“We just started blasting,” Joe said. “I don’t think either one of us had a clear shot.”
“Is Bill still with us?”
“Barely,” Joe said. “He’s breathing.”
“Thank God for that. I’ve never seen anything like it before in my life,” Cress said. “I’m still a little in shock.”
“I think we all are.”
“Did you call for help?”
“Jennie did.”
“I hope like hell they get here in time.”
Cress stood to full height and waited for Hoaglin to catch up to him. When Hoaglin did, the two men scoured the ground for more signs. Hoaglin pointed out a depression in the loam and said, “She went up the hill again toward the south this time.”
Joe followed their gaze up the timbered slope, downriver from the attack. About three hundred yards away and halfway up the canyon, he saw the top of a spindly aspen vanish from view as it was smashed down by force.
“Did you see that?” he asked.
“Affirmative,” Hoaglin said, pointing out to Cress where the tree had been felled. “She’s moving fast and she doesn’t care what she smashes along the way.”
“Let’s go get her and finish it,” Cress said to Hoaglin. “Let’s hope she’s mortally wounded and will bleed out.” He showed his fingers to Hoaglin.

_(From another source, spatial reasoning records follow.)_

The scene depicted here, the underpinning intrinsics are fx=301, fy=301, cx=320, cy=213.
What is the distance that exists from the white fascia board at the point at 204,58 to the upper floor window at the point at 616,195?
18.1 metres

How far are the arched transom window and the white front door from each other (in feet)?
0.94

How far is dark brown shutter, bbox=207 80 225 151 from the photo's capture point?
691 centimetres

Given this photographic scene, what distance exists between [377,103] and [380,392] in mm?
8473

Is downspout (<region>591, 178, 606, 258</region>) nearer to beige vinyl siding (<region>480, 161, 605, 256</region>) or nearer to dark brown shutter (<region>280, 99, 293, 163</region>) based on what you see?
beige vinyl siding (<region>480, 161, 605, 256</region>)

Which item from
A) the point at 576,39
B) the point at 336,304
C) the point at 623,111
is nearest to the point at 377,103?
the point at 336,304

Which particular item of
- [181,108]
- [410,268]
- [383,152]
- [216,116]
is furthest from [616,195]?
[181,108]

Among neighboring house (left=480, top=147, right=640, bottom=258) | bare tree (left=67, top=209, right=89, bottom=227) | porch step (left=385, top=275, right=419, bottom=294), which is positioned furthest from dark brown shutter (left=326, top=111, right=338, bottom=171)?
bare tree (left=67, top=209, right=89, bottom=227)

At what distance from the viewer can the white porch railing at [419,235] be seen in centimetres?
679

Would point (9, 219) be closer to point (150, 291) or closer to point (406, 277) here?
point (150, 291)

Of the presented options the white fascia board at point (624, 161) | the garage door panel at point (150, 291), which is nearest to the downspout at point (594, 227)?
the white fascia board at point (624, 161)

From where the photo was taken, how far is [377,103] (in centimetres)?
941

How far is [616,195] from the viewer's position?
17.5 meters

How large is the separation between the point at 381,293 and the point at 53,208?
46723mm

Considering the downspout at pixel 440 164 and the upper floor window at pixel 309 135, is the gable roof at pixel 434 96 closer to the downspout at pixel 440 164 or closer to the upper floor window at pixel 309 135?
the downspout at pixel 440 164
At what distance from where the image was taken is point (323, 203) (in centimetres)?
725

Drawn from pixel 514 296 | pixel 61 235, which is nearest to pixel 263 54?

“Not a lot of blood,” Hoaglin said. Then to Joe: “Do you know where you hit her?”
“Nope.”
“Joe,” Cress said, “I’m going to ask you to stay here with Jennie and Bill until the EMTs show up. I don’t want to chance it that the grizzly circles on us again and comes back to cache Brodbeck’s body. Are you okay with that?”
Joe nodded. Although Gordon had shown she was fully capable of defending herself, she was presently engaged in patching up Brodbeck’s wounds and stopping him from losing too much blood. He just couldn’t leave her there on her own.
“If that bear comes back, do what you did last time,” Cress said. “Keep shooting until your barrel melts down.”
Joe patted the deep pockets of his jacket to confirm that he had a fresh twenty-round magazine within easy reach. He did.
“Got it,” Joe said. “Now go end this nightmare.”
*
BRODBECK WAS BARELY alive, but fading, after he was carried across the river to the Twelve Sleep County emergency medical van a half hour later. The response time had been impressive given the distance to the ranch, but to Joe it had felt like an eternity.
He looked for Gordon and found her sitting with her back to a tree trunk, her rifle across her thighs. She looked shell-shocked, and Joe felt the same.
“I can’t see how he makes it,” she said. “He lost a ton of blood and some of those bite wounds looked deep. I can’t believe what happened. That bear came down the mountain by a different route and just attacked him. She hunted him down right in front of us.”
“Yup.”
“Bears don’t do this, Joe,” she said, almost plaintively.
“Let’s hope one of us made a solid hit on her,” Joe said. “And that Cress and Hoaglin can track her down.”
*
JOE WAS GRATEFUL when, an hour later, one of the fixed-wing aircraft Cress had requested appeared over the mountains and descended to search the timber in tight concentric circles. The pilot made radio contact with Gordon and confirmed they were searching for a lone grizzly bear.
They’d heard nothing from either Cress or Hoaglin over the radio since they’d left.